Task statement: Only the lines holding the string "spacing" are needed; copy each of them from the data.

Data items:
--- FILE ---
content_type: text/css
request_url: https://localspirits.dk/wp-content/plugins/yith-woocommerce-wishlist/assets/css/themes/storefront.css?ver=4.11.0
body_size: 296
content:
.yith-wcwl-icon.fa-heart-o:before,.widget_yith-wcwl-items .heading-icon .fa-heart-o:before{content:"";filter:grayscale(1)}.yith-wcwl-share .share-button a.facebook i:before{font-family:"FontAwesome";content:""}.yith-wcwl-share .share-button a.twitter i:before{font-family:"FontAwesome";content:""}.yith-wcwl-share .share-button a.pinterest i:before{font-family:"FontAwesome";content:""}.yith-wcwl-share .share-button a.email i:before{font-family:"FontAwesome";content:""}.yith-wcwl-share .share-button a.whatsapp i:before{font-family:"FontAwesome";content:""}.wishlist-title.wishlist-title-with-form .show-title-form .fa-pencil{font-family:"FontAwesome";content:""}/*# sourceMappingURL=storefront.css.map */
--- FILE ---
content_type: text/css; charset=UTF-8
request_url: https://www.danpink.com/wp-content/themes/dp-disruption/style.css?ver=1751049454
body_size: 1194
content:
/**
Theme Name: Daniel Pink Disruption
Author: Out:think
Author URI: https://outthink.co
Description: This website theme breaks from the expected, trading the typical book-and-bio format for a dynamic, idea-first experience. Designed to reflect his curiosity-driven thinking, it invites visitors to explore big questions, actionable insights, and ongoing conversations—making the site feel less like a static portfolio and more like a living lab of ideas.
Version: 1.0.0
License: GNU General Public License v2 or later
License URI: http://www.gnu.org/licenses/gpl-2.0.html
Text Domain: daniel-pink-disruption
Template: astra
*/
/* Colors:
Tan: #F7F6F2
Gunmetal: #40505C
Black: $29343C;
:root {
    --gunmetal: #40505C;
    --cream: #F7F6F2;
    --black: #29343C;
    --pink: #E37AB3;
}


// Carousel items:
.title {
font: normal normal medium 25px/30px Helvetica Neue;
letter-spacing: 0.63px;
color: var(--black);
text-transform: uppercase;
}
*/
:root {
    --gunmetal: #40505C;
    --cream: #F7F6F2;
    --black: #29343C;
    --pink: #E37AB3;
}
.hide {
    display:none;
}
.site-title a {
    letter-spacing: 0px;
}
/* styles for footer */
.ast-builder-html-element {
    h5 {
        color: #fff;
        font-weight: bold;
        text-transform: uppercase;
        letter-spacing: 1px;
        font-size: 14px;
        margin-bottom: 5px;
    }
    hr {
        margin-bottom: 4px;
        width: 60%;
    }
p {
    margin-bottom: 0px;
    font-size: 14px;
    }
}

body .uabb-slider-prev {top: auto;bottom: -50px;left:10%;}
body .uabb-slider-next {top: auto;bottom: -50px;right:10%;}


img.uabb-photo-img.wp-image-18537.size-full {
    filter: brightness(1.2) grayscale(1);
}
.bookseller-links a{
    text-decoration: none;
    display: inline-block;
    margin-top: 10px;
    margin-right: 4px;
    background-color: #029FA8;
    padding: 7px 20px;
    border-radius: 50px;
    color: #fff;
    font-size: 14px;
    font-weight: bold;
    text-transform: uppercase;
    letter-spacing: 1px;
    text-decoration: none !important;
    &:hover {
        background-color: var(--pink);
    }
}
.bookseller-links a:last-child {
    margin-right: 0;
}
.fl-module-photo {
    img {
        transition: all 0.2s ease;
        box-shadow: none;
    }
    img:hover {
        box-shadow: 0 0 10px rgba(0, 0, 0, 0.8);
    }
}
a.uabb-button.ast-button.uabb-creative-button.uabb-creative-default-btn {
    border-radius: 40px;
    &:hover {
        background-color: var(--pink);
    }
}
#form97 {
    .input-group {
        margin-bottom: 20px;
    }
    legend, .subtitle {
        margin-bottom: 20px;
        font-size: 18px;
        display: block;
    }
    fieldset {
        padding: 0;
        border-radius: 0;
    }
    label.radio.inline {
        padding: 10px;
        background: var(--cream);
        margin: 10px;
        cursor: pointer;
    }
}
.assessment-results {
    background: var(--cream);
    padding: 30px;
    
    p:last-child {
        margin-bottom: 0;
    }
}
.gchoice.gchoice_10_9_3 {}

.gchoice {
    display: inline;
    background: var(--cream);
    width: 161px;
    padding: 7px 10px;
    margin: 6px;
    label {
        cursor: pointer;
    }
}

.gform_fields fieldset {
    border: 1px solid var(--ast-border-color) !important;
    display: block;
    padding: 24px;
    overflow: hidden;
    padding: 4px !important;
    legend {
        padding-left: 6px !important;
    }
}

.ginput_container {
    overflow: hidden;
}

Expected answer:
letter-spacing: 0.63px;
    letter-spacing: 0px;
        letter-spacing: 1px;
    letter-spacing: 1px;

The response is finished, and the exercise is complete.